CDU-Fraktionschef Tobias Koch würdigte, dass die schwarz-grüne Koalition und die Oppositionsfraktionen von SPD und SSW an einem Strang ziehen. «Es zeichnet Schleswig-Holstein aus, dass wir in Krisenzeiten politisch zusammenstehen.» Die Entscheidung für die Aufnahme dieser Summe falle nicht leicht. «Aber sie ist in der jetzigen Lage notwendig.» Schleswig-Holstein sei in einer finanziellen Notsituation, die nur durch die Aufnahme eines Notkredits abgewendet werden könne. «Niemand kann sagen, welche Belastungen noch auf uns zukommen.» Mit der Aufstockung werde dafür gesorgt, dass das Land handlungsfähig bleibe. Alle Ausgaben stünden unter dem Vorbehalt der Zustimmung des Finanzausschusses. «Der Ukraine-Notkredit ist also keine Blankovollmacht.»

Grünen-Fraktionschef Lasse Peterdotter verwies darauf, dass der Notkredit auch gebraucht werde, um die Hilfsprogramme des Bundes zu begleiten. «Schulden in dieser Größenordnung müssen gut abgewogen und gut begründet sein. Das sind sie.» Schleswig-Holstein erneuere sein Versprechen, dass die Aufnahme von Flüchtlingen nicht am Geld scheitert.

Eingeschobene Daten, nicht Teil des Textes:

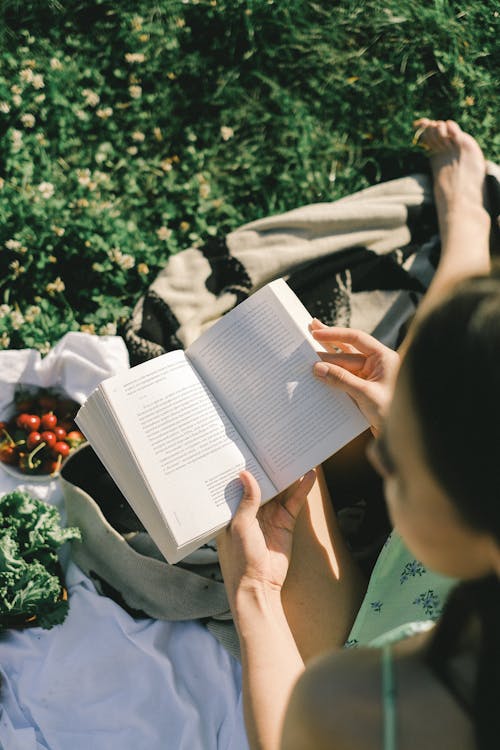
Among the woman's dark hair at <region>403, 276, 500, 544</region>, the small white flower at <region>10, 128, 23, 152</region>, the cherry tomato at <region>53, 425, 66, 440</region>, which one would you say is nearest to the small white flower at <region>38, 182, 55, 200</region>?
the small white flower at <region>10, 128, 23, 152</region>

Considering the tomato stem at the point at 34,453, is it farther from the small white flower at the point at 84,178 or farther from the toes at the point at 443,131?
the toes at the point at 443,131

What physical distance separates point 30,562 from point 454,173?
1794 mm

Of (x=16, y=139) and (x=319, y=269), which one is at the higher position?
(x=16, y=139)

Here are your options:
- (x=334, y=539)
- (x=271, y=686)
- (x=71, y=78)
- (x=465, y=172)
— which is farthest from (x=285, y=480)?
(x=71, y=78)

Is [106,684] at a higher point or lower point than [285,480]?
lower

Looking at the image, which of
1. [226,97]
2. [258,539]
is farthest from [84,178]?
[258,539]

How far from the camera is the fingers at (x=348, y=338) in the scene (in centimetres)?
169

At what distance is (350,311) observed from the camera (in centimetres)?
225

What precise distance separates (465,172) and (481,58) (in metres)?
0.73

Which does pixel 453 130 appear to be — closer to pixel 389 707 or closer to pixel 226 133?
pixel 226 133

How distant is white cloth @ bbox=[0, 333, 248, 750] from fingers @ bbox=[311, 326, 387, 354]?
820mm

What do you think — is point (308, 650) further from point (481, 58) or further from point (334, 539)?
point (481, 58)

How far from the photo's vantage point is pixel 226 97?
8.98 feet

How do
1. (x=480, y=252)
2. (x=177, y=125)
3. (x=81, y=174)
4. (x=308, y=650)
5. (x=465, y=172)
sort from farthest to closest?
1. (x=177, y=125)
2. (x=81, y=174)
3. (x=465, y=172)
4. (x=480, y=252)
5. (x=308, y=650)
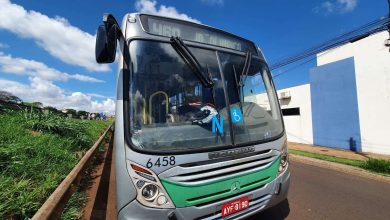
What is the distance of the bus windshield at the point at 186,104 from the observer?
2744mm

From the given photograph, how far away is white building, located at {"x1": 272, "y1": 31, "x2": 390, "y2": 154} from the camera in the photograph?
1395cm

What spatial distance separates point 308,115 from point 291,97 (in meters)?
2.27

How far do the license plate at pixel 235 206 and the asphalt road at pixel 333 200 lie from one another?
3.03 feet

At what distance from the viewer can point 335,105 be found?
1681cm

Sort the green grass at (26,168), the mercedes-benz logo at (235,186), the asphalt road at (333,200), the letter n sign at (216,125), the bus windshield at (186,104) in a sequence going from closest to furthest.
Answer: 1. the bus windshield at (186,104)
2. the mercedes-benz logo at (235,186)
3. the letter n sign at (216,125)
4. the green grass at (26,168)
5. the asphalt road at (333,200)

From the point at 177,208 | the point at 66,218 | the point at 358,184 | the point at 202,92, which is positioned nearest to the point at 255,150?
the point at 202,92

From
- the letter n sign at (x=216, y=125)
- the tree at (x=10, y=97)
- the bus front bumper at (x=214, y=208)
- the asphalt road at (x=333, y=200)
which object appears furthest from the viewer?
the tree at (x=10, y=97)

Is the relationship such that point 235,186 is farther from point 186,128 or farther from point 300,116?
point 300,116

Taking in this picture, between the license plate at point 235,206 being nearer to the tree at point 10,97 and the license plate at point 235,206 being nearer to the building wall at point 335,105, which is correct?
the tree at point 10,97

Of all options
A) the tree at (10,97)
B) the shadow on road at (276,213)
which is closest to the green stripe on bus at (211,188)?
the shadow on road at (276,213)

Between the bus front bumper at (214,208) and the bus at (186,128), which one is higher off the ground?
the bus at (186,128)

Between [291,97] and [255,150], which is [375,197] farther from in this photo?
[291,97]

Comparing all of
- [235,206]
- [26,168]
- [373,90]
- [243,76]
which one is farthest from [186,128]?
[373,90]

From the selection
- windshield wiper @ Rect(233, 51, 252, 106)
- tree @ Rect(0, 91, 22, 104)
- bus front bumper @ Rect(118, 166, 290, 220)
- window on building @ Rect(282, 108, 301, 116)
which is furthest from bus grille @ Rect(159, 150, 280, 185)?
window on building @ Rect(282, 108, 301, 116)
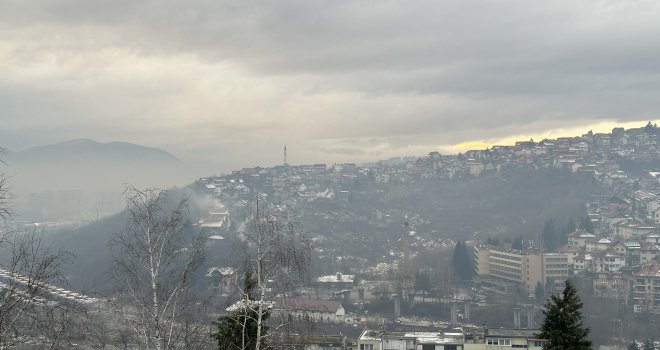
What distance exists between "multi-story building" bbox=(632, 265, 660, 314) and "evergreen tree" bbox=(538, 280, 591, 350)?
4942 cm

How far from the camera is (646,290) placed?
59656 mm

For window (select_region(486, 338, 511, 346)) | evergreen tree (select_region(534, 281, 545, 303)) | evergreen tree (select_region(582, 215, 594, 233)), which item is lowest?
evergreen tree (select_region(534, 281, 545, 303))

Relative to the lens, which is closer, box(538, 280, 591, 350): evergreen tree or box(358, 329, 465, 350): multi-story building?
box(538, 280, 591, 350): evergreen tree

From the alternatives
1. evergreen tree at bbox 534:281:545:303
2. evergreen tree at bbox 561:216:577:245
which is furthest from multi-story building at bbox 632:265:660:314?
evergreen tree at bbox 561:216:577:245

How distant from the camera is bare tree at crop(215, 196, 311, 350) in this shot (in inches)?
415

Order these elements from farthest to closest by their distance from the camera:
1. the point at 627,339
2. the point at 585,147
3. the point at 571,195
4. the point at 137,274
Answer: the point at 585,147, the point at 571,195, the point at 627,339, the point at 137,274

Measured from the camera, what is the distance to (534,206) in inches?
4621

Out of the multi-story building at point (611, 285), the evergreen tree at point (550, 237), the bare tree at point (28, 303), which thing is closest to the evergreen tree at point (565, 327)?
Result: the bare tree at point (28, 303)

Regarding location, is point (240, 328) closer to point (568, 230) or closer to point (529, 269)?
point (529, 269)

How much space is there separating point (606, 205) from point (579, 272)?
136 ft

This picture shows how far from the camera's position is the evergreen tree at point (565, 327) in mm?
12414

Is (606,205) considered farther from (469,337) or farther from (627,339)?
(469,337)

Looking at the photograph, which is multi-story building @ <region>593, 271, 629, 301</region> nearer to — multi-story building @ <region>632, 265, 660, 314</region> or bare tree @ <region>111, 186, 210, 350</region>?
multi-story building @ <region>632, 265, 660, 314</region>

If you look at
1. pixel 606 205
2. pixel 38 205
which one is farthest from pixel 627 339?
pixel 38 205
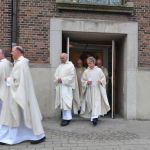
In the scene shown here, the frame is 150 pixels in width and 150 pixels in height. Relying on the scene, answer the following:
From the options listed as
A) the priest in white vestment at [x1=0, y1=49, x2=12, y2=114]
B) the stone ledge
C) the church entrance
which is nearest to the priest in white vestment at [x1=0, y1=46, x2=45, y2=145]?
the priest in white vestment at [x1=0, y1=49, x2=12, y2=114]

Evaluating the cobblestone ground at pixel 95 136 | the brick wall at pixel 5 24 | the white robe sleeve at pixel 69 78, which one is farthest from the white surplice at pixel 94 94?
the brick wall at pixel 5 24

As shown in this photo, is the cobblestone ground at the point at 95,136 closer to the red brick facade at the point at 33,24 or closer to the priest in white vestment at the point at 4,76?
the priest in white vestment at the point at 4,76

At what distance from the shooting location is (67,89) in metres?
10.7

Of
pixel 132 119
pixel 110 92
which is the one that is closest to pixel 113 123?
pixel 132 119

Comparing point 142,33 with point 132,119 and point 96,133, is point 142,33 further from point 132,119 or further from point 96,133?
point 96,133

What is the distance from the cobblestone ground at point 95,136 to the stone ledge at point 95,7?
3180 mm

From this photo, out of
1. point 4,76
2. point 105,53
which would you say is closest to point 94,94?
point 105,53

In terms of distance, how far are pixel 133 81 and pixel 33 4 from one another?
366 cm

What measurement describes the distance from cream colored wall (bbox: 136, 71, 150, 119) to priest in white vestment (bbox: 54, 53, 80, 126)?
2251 mm

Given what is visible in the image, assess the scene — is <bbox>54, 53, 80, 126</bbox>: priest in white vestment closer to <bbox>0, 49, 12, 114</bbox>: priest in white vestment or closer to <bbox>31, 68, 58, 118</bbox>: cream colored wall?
<bbox>31, 68, 58, 118</bbox>: cream colored wall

Auch müsse das Land seine Investitionen fortsetzen.

Oppositionsführer Thomas Losse-Müller (SPD) sagte, Bund und Länder hätten in den vergangenen Monaten Handlungsfähigkeit in Krisenzeiten bewiesen. «Uns ist sehr bewusst, dass Sie unsere Stimmen nicht gebraucht hätten», sagte er in Richtung der schwarz-grünen Koalition.» Es sei ein gutes Zeichen, dass die Koalition trotz eigener Zwei-Drittel-Mehrheit die Zusammenarbeit mit der Opposition gesucht habe. «Wo wir uns einig sind, ist, dass wir in der aktuellen Krise nicht den Rotstift im Landeshaushalt ansetzen sollten, sagte Losse-Müller. Jetzt müssten wichtige Investitionen angeschoben werden, um die Klimaschutzziele erreichen zu können.

Bis Ende September sei erst ein Teil des Corona-Notkredits von 400 Millionen Euro im Zusammenhang mit der Abfederungen von Belastungen des Krieges aus dem Kredit ausgegeben worden, kritisierte die FDP-Abgeordnete Annabell Krämer. Rund 300 Millionen Euro wolle die Koalition zweckentfremdet ausgeben, etwa für energetische Projekte. Krämer bezweifelte, dass die Ausweitung der Kreditermächtigung von der Verfassung gedeckt sei. «Die FDP bleibt somit die letzte Bastion gegen ausufernde Staatsfinanzen», sagte Krämer.

Der Staat müsse jetzt über das normale Maß hinaus für alle da sein, sagte SSW-Fraktionschef Lars Harms. «Uns allen ist bewusst, mit welch gigantischen Summen wir hier hantieren.» Es sei allerdings nicht fest beschlossen, dass die 1,4 Milliarden Euro am Ende auch vollständig ausgegeben werden. Die Milliarden des Corona-Notkredits seien auch nicht vollständig ausgegeben worden.